Friday, December 29, 2006
I'm back, I'm back, I'm back and I'm primed with hate:
Victor. Davis. Hanson. He's out to defend neoconservatism. The dream, he tells us, will never die!
Iraq in the climate of post-9/11 was an effort to find a consistent US position of toughness with terrorists and murderous dictators, and principled consistent support for reformers.
Principled consistent support for reformers. Like... I'm thinking. Mithal al-Alusi? Who got nothing from the U.S. of any significance. Iyad Allawi? We never quite got around to sponsoring his coup. The Kurdish warlords? The U.S. in Iraq has had consistent support for no one. Regardless of what you think of them, ask Ahmed Chalabi or Ibrahim Jaafari. Really, VDH must have his own magical newspaper that no one else can read.

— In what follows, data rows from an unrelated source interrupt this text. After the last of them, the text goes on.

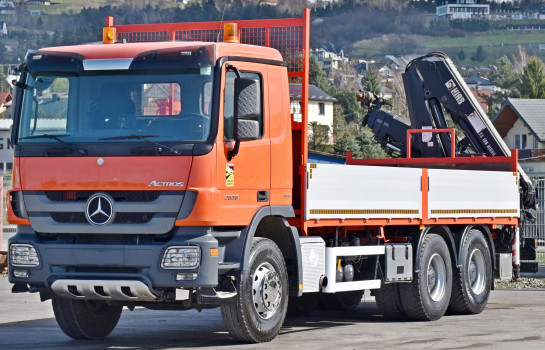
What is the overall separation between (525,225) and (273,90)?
7.98 m

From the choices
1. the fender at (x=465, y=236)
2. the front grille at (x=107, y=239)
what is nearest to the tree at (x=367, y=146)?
the fender at (x=465, y=236)

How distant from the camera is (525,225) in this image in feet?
63.5

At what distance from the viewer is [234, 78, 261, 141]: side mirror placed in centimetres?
1184

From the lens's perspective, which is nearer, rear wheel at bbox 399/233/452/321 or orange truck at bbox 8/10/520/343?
orange truck at bbox 8/10/520/343

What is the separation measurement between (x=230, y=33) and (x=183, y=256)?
2552 millimetres

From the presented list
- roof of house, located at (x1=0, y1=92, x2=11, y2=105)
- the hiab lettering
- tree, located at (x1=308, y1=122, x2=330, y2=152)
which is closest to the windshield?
the hiab lettering

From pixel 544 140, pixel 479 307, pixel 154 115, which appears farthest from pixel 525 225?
pixel 544 140

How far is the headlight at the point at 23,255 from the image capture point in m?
12.1

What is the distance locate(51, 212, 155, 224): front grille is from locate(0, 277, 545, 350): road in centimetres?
147

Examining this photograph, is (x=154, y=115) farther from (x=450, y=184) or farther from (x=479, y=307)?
(x=479, y=307)

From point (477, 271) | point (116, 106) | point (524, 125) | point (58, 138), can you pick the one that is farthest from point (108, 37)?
point (524, 125)

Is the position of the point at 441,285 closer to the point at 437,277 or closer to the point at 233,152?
the point at 437,277

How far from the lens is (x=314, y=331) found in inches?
558

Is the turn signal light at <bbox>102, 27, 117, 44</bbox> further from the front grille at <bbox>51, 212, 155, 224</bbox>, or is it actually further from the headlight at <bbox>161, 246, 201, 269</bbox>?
the headlight at <bbox>161, 246, 201, 269</bbox>
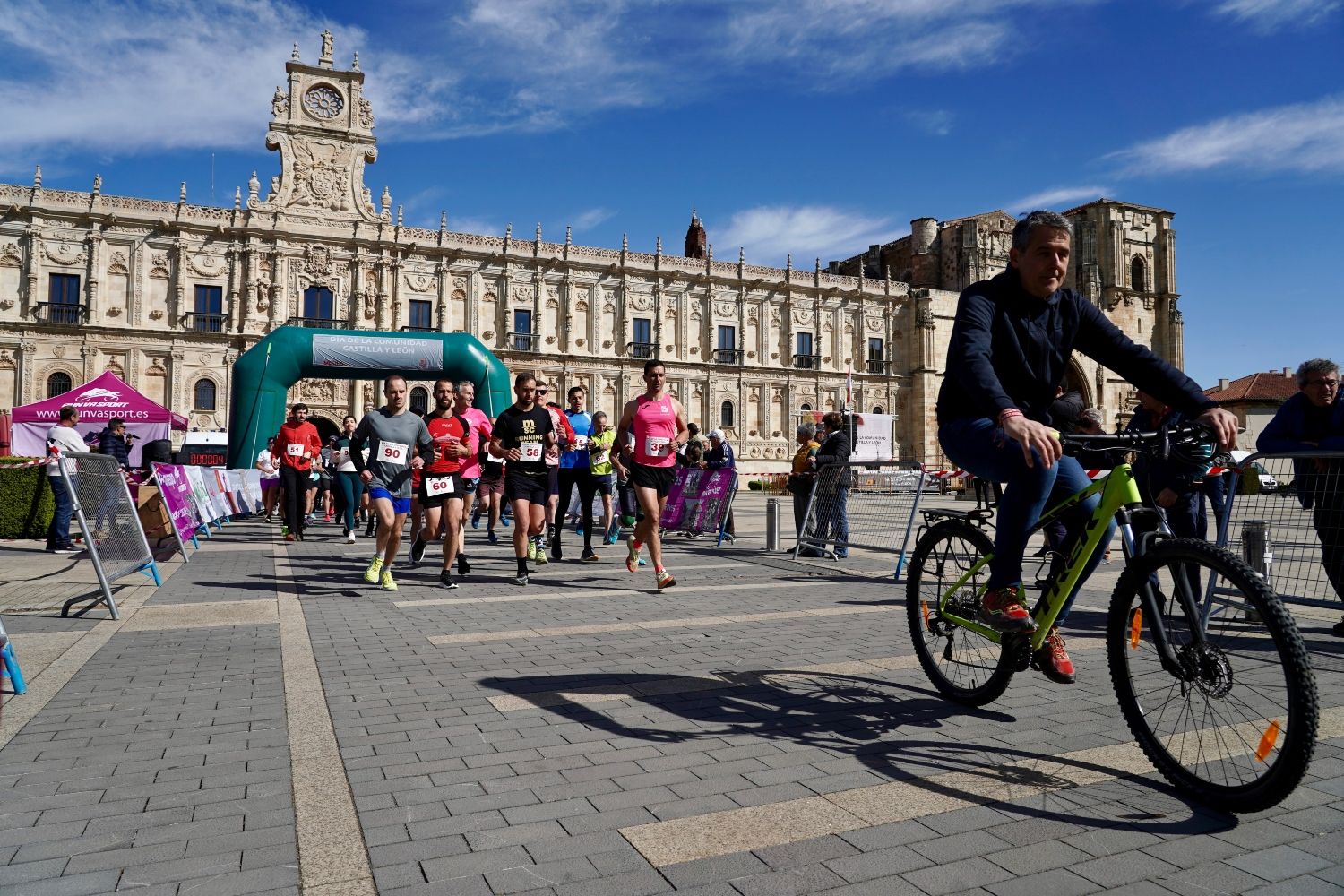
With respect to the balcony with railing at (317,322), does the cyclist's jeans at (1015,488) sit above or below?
below

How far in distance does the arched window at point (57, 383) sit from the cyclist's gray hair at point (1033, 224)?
4318 cm

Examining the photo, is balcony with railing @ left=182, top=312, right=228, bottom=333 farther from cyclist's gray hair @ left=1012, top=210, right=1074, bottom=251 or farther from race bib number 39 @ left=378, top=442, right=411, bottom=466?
cyclist's gray hair @ left=1012, top=210, right=1074, bottom=251

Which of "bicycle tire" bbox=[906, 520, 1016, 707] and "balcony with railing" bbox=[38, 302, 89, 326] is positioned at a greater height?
"balcony with railing" bbox=[38, 302, 89, 326]

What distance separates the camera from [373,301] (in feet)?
138

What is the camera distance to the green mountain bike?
2.54 meters

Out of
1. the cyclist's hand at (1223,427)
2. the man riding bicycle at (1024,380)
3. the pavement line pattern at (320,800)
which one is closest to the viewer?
the pavement line pattern at (320,800)

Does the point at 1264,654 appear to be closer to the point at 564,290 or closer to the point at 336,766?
the point at 336,766

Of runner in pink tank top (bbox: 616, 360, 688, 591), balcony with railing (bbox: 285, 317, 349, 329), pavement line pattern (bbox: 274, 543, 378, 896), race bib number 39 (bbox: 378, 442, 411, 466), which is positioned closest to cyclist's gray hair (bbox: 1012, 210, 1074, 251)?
pavement line pattern (bbox: 274, 543, 378, 896)

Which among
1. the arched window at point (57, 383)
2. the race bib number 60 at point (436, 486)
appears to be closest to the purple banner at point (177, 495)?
the race bib number 60 at point (436, 486)

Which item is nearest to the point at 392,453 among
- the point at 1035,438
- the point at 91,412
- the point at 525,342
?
the point at 1035,438

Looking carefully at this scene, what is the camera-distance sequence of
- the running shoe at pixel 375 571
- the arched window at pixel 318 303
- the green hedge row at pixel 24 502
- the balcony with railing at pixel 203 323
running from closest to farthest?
the running shoe at pixel 375 571 → the green hedge row at pixel 24 502 → the balcony with railing at pixel 203 323 → the arched window at pixel 318 303

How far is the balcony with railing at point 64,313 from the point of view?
3700cm

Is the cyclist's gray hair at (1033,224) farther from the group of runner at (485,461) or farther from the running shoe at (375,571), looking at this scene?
the running shoe at (375,571)

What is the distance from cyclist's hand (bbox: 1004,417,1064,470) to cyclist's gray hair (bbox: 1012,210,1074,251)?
1.03m
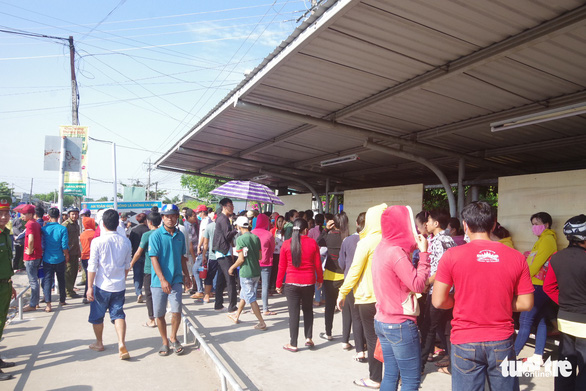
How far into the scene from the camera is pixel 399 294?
302 centimetres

Furthermore, there's not a single "antipode" of neoconservatism that is remotely as discredited as neoconservatism after the Iraq war. Rarely in history has a programme been executed as faithfully as the neocon drive to invade Iraq. (For those neos who maintain that they never wanted an "occupation," I don't recall, say, the Standard tearing its garments in 2003 or 2004 over the occupation; I recall them denying there was an occupation.) However, it's funny to read that one such discredited antipode was "the deal for arms for hostages with the theocracy," when VDH's Corner Colleague Michael Ledeen helped set the trade up.

Bonus Fun Fact: VDH considers one such ill-advised policy "arming the crazies in Afghanistan to fight the Soviets." I had no idea he had a problem with enmeshing the Soviets in their very own Vietnam! VDH: soft on communism!
--Spencer Ackerman
Hi Spencer,

The article below, in the maiden issue of the 'new' New York Sun, accurately reflects the thinking within the INC leading up to the war. The INC, specifically Chalabi, was influential among neoconservatives. How does this article fit in with the assertions you make in the post?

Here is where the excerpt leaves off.